### Available data
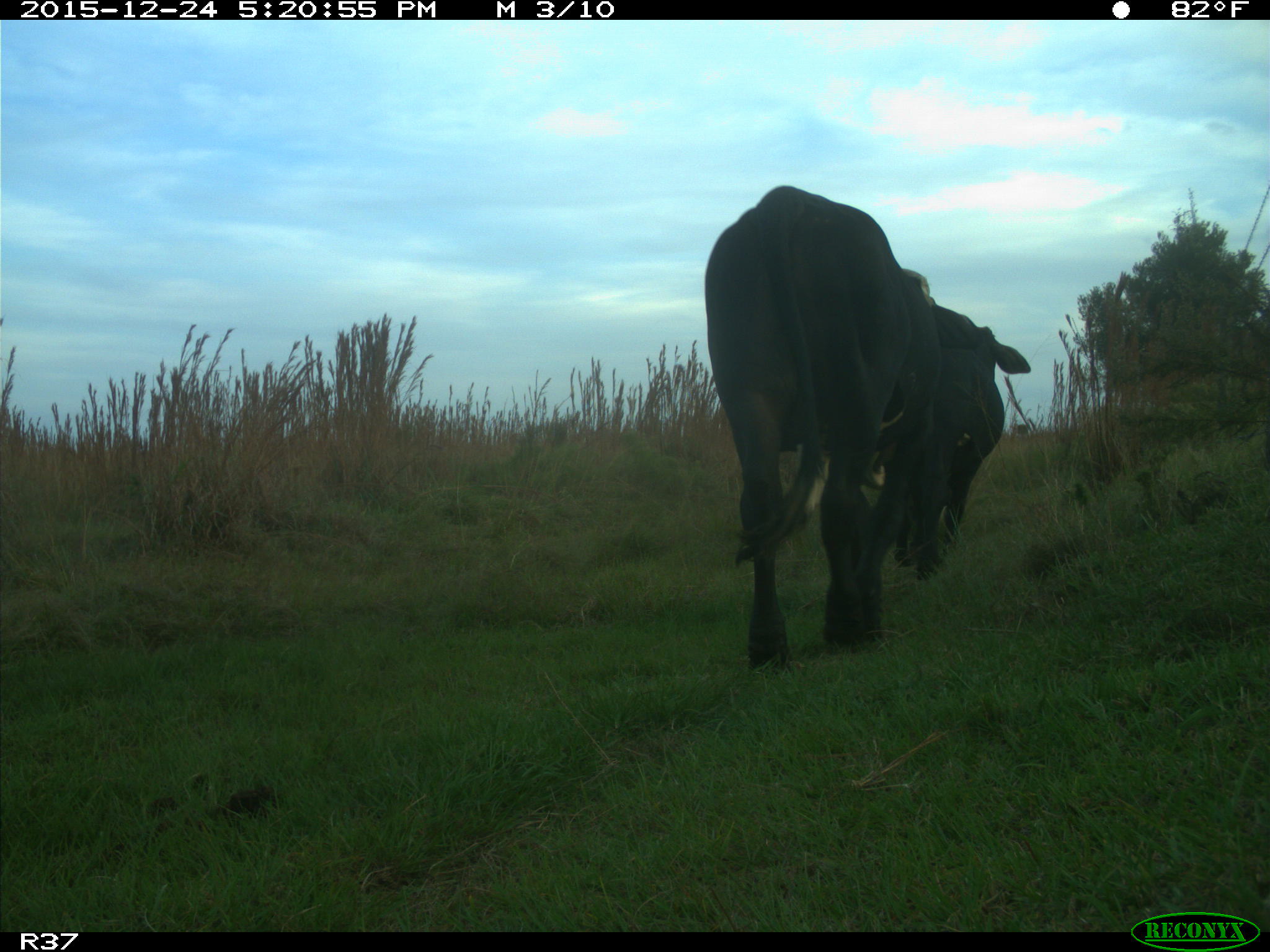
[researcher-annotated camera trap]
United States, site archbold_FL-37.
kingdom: Animalia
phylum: Chordata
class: Mammalia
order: Artiodactyla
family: Bovidae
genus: Bos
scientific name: Bos taurus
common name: domestic cow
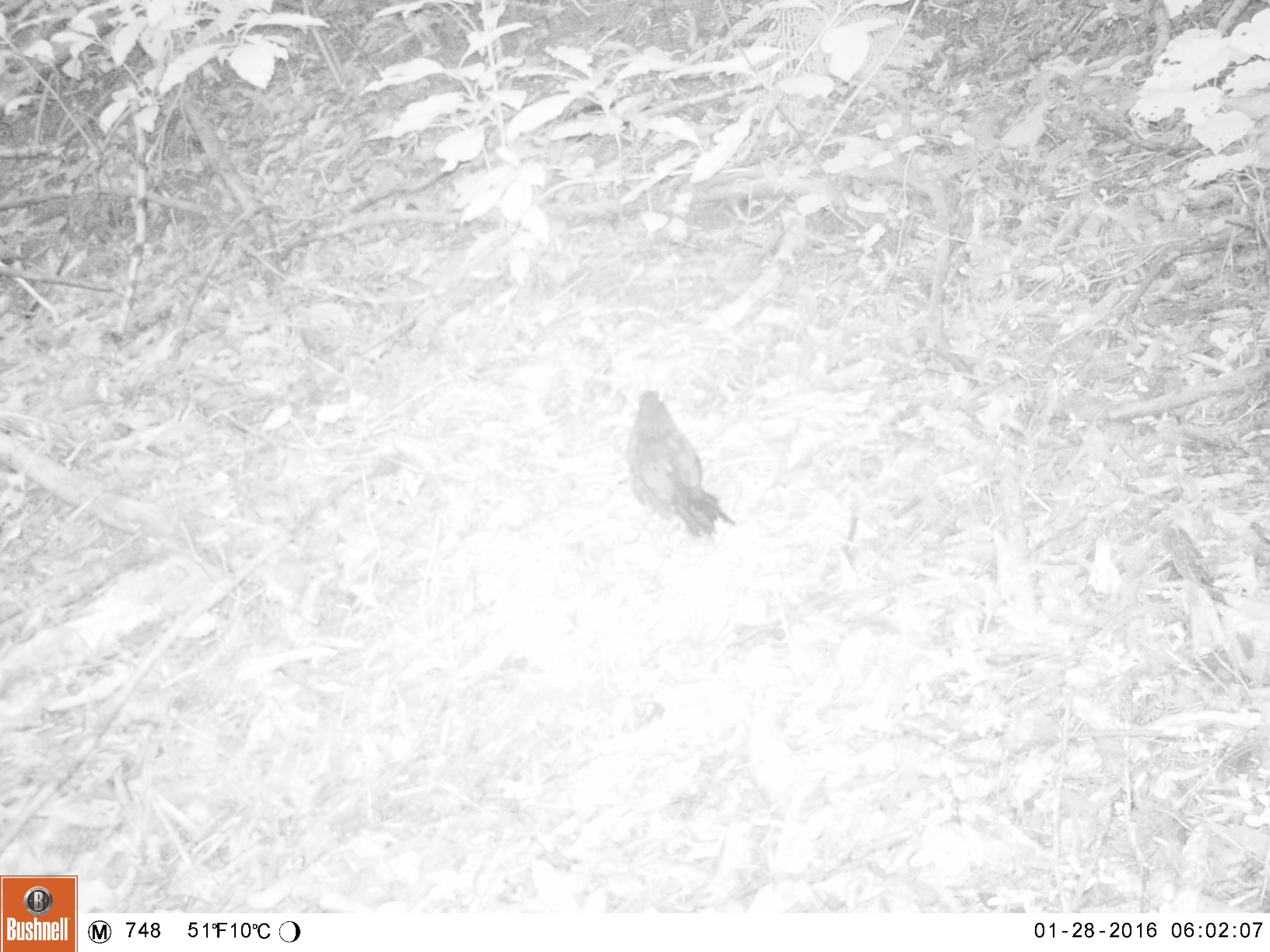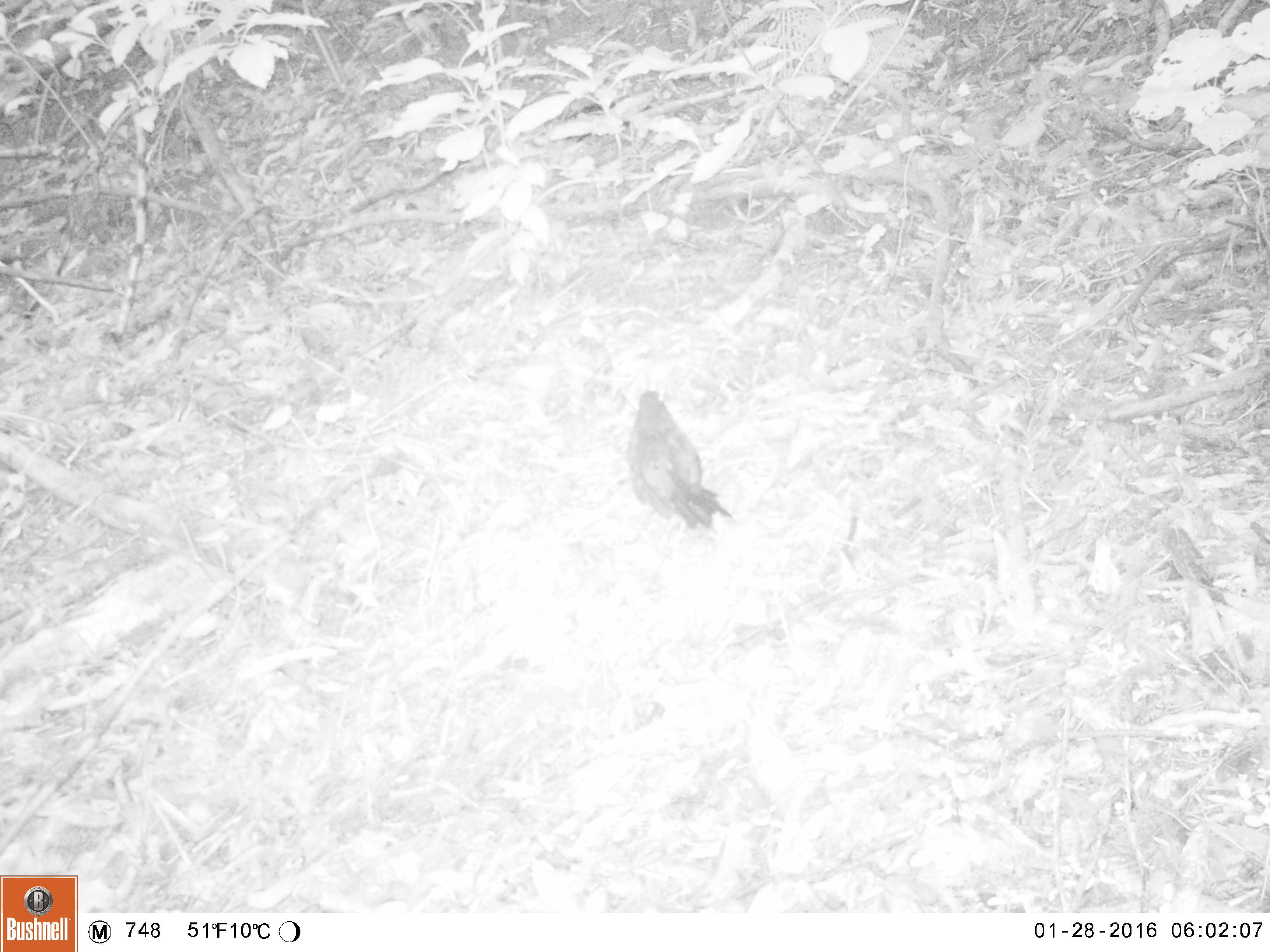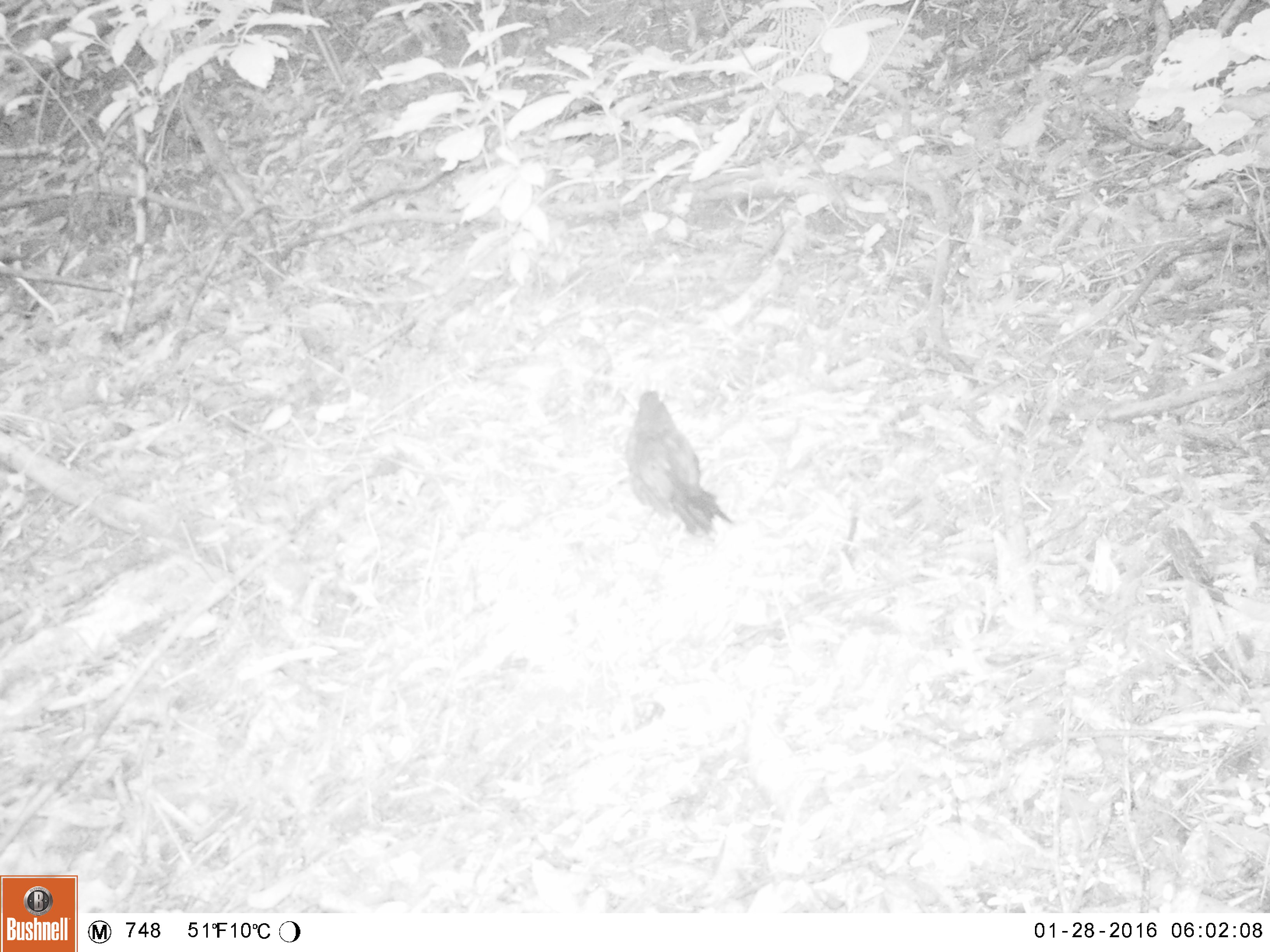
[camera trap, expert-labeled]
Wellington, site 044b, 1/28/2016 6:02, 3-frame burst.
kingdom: Animalia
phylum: Chordata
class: Aves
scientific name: Aves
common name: bird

### What to produce
Every entry above needs to be retyped exactly; drop the pictures.

### Output of the exercise
[researcher-annotated camera trap]
United States, site archbold_FL-37.
kingdom: Animalia
phylum: Chordata
class: Mammalia
order: Artiodactyla
family: Bovidae
genus: Bos
scientific name: Bos taurus
common name: domestic cow
[camera trap, expert-labeled]
Wellington, site 044b, 1/28/2016 6:02, 3-frame burst.
kingdom: Animalia
phylum: Chordata
class: Aves
scientific name: Aves
common name: bird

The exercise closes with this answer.